This research aims to understand how well cervical screening works for big-bodied people in Aotearoa New Zealand.

We want to talk with big-bodied people* to understand what their cervical screening experience was like. This includes things like things like ease, comfort, how things were explained, what the room, layout and equipment were like and how people were treated by staff. This will tell us what is working well, and what may need to change so services are more comfortable and inclusive for everyone the in future.

* We know people describe their own bodies in different ways and will have different terms to describe their own size and shape. 'Big-bodied' is used here as a neutral description of body size and shape.

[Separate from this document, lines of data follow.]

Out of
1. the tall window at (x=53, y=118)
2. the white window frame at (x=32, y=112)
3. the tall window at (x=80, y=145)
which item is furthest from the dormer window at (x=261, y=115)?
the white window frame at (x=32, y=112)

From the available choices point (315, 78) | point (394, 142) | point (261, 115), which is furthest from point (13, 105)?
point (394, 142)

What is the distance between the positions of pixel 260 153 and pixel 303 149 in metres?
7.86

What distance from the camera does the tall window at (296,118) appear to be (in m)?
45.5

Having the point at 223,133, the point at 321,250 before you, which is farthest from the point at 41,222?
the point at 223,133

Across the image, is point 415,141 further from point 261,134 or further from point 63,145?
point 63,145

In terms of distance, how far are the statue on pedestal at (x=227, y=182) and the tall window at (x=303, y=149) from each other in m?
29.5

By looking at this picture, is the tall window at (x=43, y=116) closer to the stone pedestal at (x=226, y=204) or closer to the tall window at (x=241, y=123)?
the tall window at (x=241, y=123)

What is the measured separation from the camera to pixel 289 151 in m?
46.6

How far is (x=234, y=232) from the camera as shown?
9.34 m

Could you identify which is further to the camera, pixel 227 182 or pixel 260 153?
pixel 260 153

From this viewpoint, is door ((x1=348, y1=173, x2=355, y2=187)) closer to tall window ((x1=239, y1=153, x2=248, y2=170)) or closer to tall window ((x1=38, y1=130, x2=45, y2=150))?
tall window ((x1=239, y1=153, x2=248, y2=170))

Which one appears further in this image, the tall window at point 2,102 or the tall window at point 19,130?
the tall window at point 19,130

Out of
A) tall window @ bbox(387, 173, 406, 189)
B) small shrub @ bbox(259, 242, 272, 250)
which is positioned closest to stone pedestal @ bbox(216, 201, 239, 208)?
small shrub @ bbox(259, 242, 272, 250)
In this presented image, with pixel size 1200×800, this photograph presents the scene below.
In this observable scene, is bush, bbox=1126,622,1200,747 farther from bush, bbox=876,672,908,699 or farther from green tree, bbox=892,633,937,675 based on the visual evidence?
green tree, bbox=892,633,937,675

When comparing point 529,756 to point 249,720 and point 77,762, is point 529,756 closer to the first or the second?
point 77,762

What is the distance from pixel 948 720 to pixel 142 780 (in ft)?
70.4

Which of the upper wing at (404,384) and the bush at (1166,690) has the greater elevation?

The study is being led by Associate Professor Lesley Gray from the University of Otago, Wellington and is funded by a Health Research Council project grant (H25/132).


Why is this study needed?

Cervical screening has changed recently. Many people can now choose to do a self-test. This means a person can take their own vaginal swab sample. The sample is then checked for a common virus (human papillomavirus or ‘HPV’) known to cause most cervical cancers.

Research shows many people like the HPV self-test and find it easy to use. So far, none of the research has specifically asked what this experience is like for big-bodied people. It is important that the new way of screening works well for people of all body sizes.

People from the Wellington and Auckland regions are invited to take part, with the option to talk about cervical screening experiences in an individual interview or in a small focus group.


Why might I consider taking part?

Many health services are not designed for people of all body sizes, and big-bodied people are often left out of research. This project gives people an opportunity to share their experiences and ideas to help make screening better for everyone.

Your voice is important. Health services should meet the needs of the people who use them. When screening is designed to work well for all people, it can support more people to take part in screening and any follow-up care, leading to better screening outcomes.


How can I take part?

  1. Check whether you meet the study eligibility criteria below.
  2. Read the participant information sheet to understand what the study involves.
  3. Email us to check if the study is right for you.

Eligibility criteria

Who can take part?

Big-bodied people with a cervix who have had a cervical screen or colposcopy in the past 3 months (or who plan to have one soon) and are willing to talk about their experience.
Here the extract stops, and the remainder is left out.